Specific Initiative for Project
1) Scheduled work
Usually this relates to having a specific deadline and a well-defined list of tasks to be completed within a specific time frame. The task list and schedule are mostly determines by the nature of the activity itself. Also, by the nature of its technical nature. It includes a concise description of the work activities, the resources to undertake and the product to deliver . As you can learn on a PRINCE2 Certification belfast course.
2) Critical work
This refers to all work that is not schedule or scheduled but that must be completed. These task are but temporary in nature. These tasks are purely critical to the completion of the project. Critical work that does not become part of the schedule is said to be a matter of necessity.
3) Contingent work
This is the work we do when we have no other choice than to work. The fact that it is entirely uncontrollable makes it difficult to define more specifically. The key is that we tend to define it in the same way as we define schedule or task. It is conceptual and not geographically oriented.
4) Contingent work without critical work
This is work that is being done because of things that are outside our control. This is not part of the schedule but is part of the bylaws of the organization.
5) Critical work with limited contingency
This is where the importance of one thing to the other is not entirely predictable. This is where the type of tasks may be critical but they may not themselves be critical. For example a large piece of machinery is stolen. Unknowingly the specifications for the machine have been altered. This example tells us that the project schedule may be critical but the contingency plan may not be. It may be scheduled but the contingency plan will NOT be.
6) Critical work with limited contingency and scattered management
This is where one resource will have to accomplish many tasks or all but perhaps not all of them to the schedule. This is not a desirable state but it seems to be expected for the work to be synchronized and all projects on schedule.

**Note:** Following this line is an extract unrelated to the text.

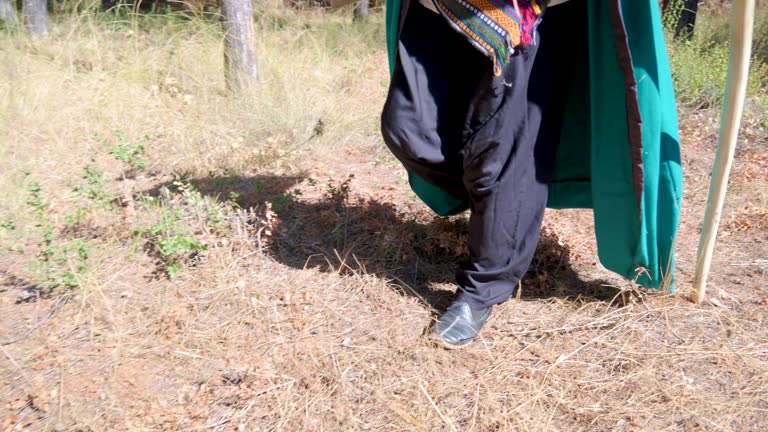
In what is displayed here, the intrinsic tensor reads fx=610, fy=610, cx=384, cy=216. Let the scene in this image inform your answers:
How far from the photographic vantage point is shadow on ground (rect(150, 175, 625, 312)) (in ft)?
8.38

When one resource will have to accomplish many tasks to a schedule on the fly and the availability of the resource will be a major factor in determining the final date. This could happen as a result of one deadline occurs at a certain time and the others need to be accomplished prior to that deadline. This is the source of the Six Sigma work that we generally call DMAIC, this means that there will have to be “Improvement” done after the initial implementation.
Critical work is implemented within the Six Sigma project
This includes the definition of scope of work, and its boundaries, as well as defining the accomplishment of the project. There are a few other areas that include some of the subtleties of such an endeavor.
Critical work is categorized with three basic levels:
1) Standard Work
This is the work that is customary and expected to be completed on a day to day basis and without any major concerns.
2) Important Work
This is the work that supervisors can not delegate, at this point during the project. This work takes a lot of time and resources.
3) Unimportant Work
This work is partially to be completed as expected by the stakeholders of the organization and in no way is a priority that should be dropped.
Critical problems should include data about these conditions as they are important to project success. It is important that problems are thoroughly analyzed in terms of causes and effects rather than determining the exact cause. But identifying the problem and then putting a corrective action in place will go a long way to securing the integrity of the Six Sigma Project.
Critical problems should be reported as early as possible to get the ” Nicaragua Code”. If the problem grows screw-up in duration, cost or resources, then it is wrong for the Project Leader to continue to perform the project. Critical work leads the place to a perfect understanding of project goals and objectives, and provides direction as to what steps must be taken.